Exercise details →
Below are the entries; give again exactly the lines from the one mentioning "order: Diprotodontia" through the one mentioning "A: Possum (common", inclusive.

Source material →
==========

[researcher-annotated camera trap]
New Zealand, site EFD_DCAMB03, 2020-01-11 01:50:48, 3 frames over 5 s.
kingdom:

==========

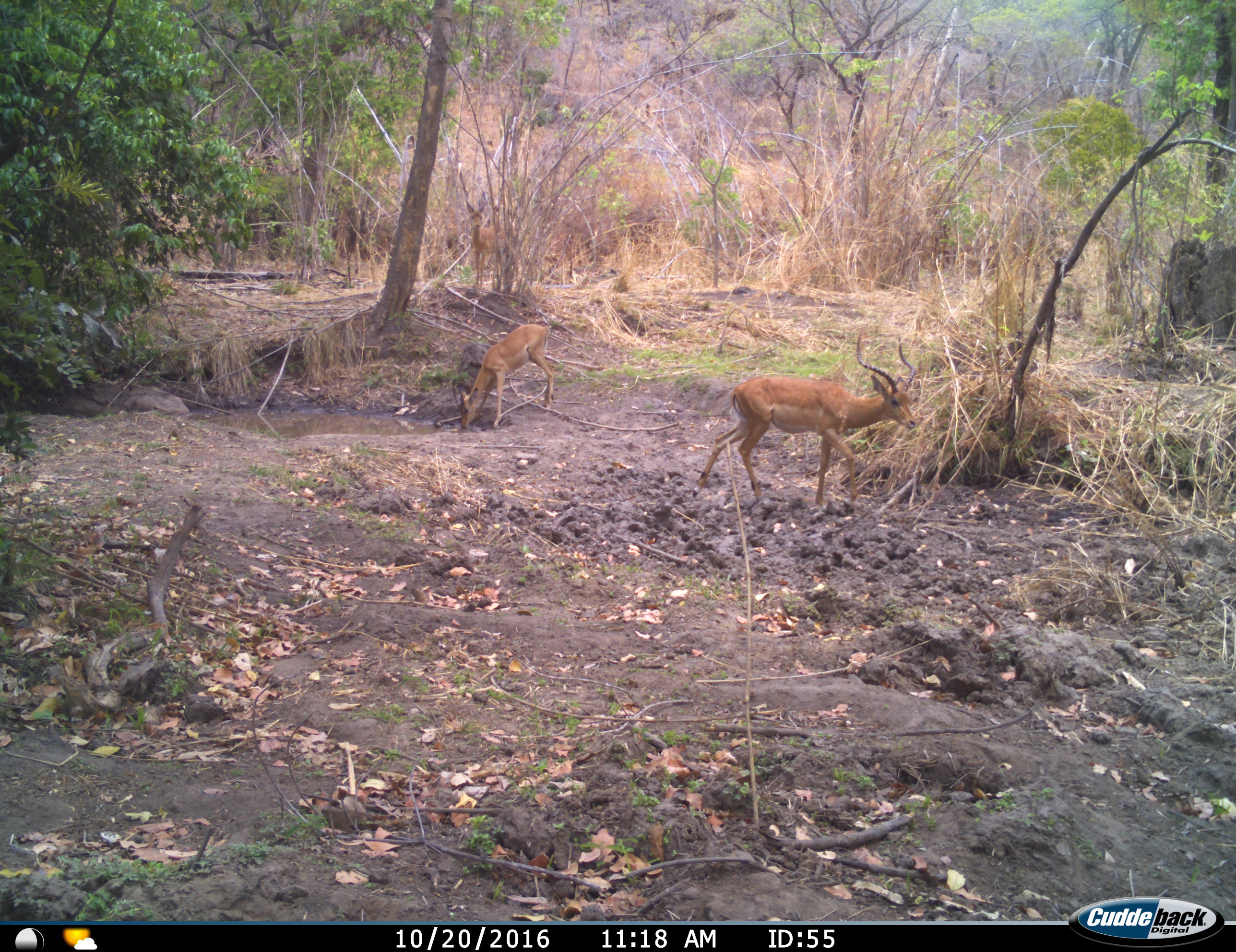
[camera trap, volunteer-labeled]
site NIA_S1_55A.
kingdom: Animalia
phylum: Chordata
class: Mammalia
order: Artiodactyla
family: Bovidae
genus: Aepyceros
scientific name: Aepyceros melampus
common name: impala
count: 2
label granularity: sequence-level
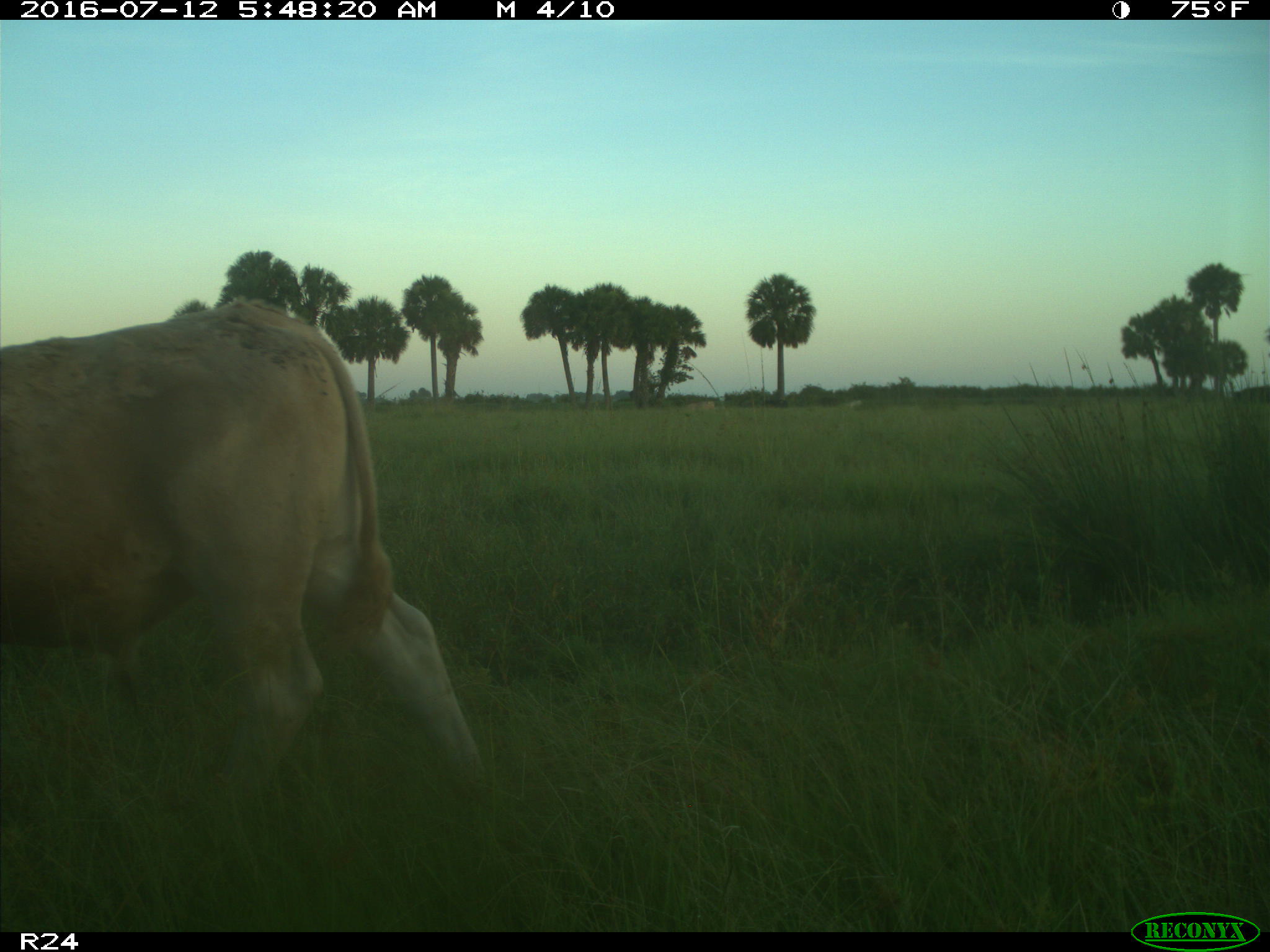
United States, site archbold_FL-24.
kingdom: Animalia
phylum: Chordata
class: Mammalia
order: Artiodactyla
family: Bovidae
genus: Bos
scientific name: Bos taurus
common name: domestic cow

==========

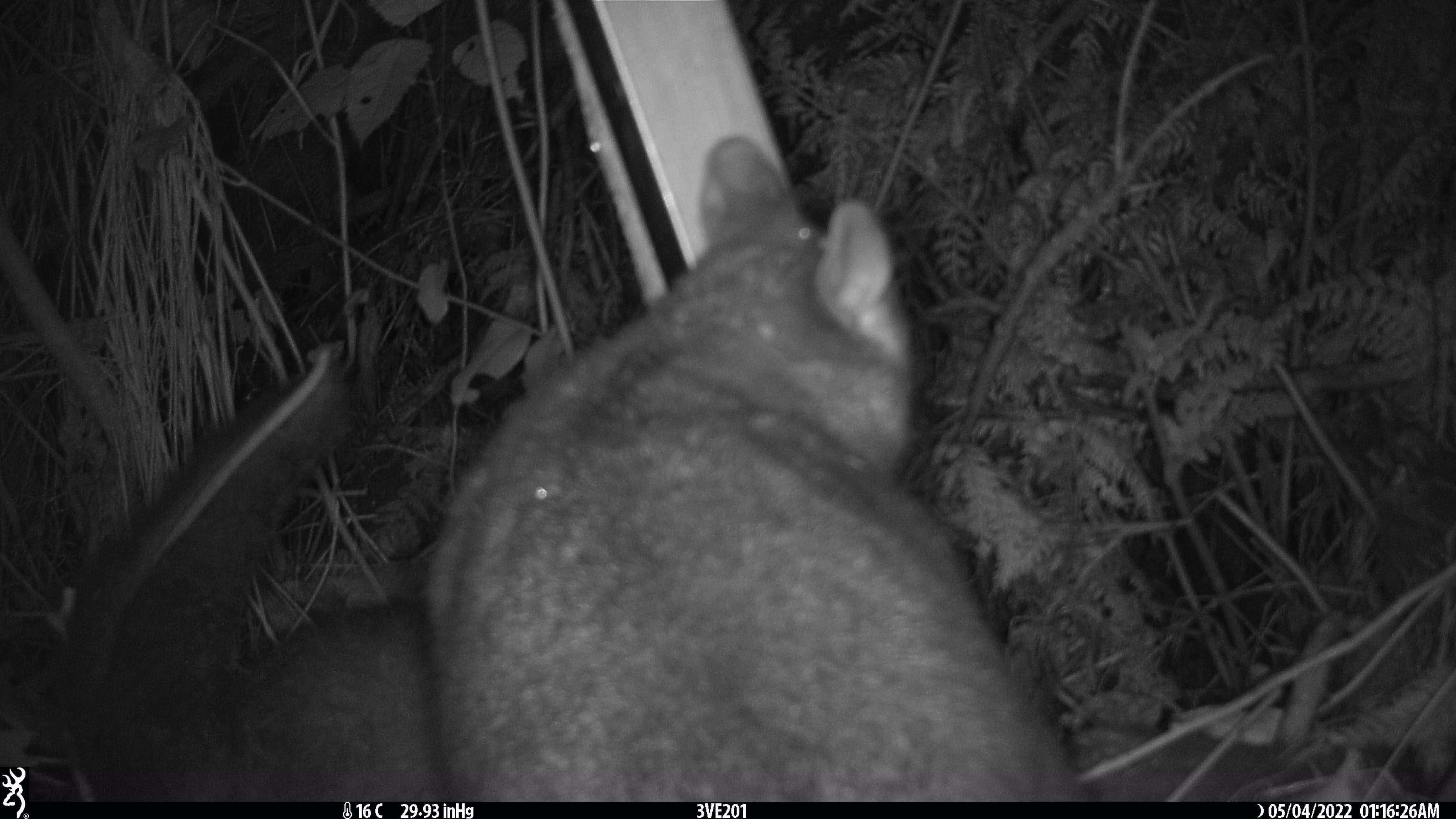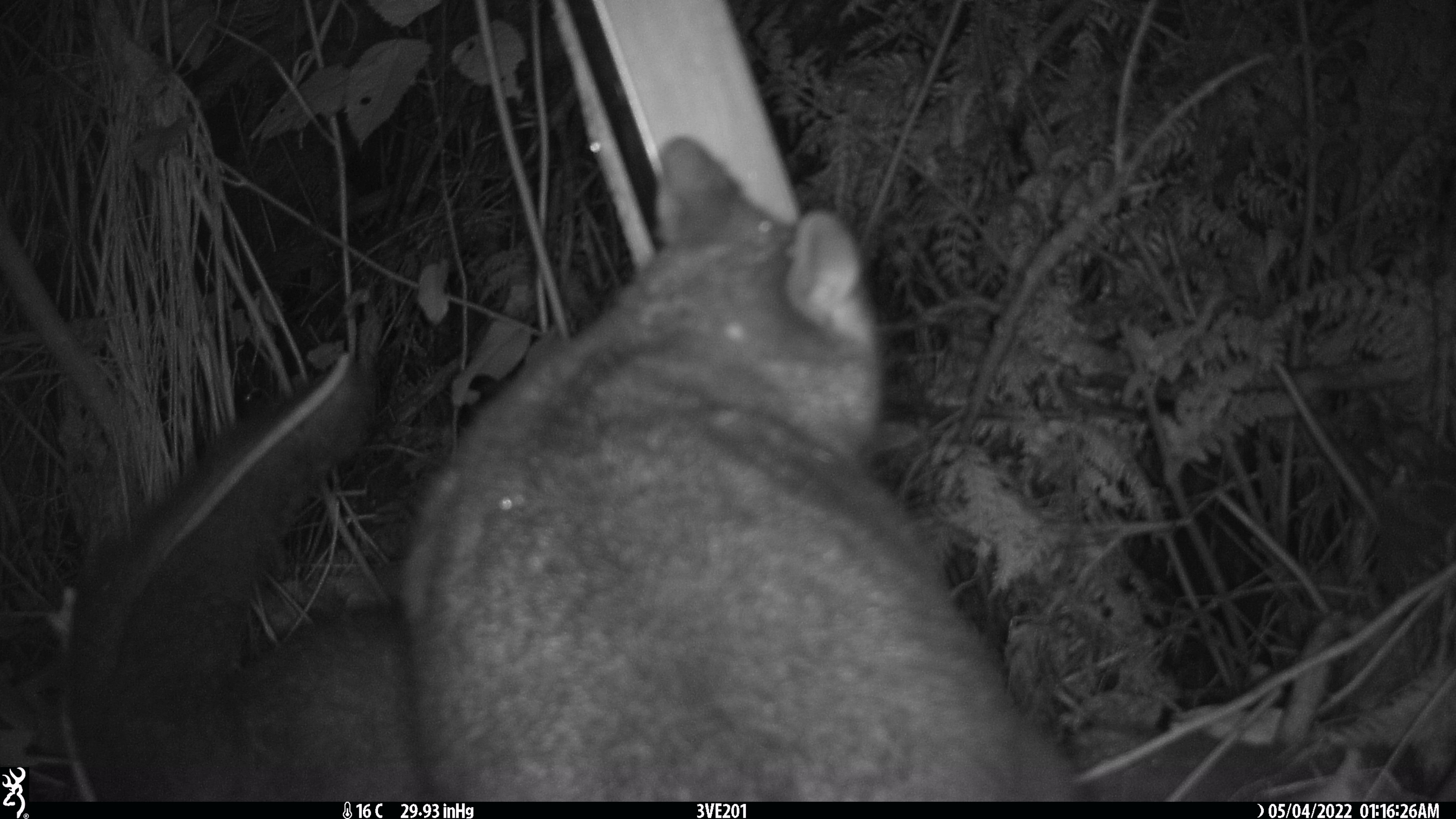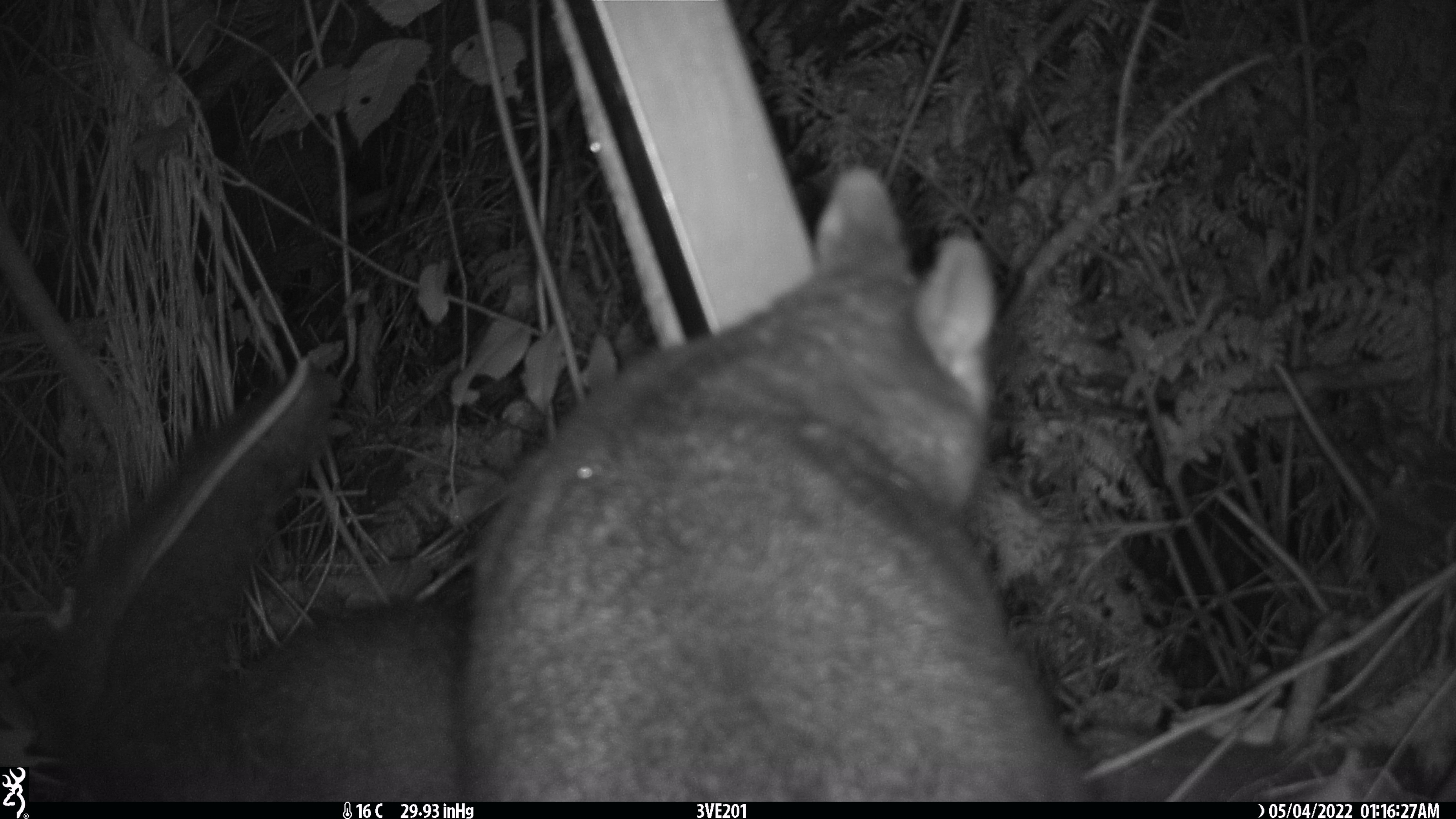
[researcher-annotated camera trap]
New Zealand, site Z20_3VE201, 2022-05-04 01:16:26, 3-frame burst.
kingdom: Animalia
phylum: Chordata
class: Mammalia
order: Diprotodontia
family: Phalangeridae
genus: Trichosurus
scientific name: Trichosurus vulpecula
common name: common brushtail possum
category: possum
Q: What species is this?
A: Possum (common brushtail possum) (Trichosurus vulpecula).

==========

Exercise answer →
order: Diprotodontia
family: Phalangeridae
genus: Trichosurus
scientific name: Trichosurus vulpecula
common name: common brushtail possum
category: possum
Q: What species is this?
A: Possum (common brushtail possum) (Trichosurus vulpecula).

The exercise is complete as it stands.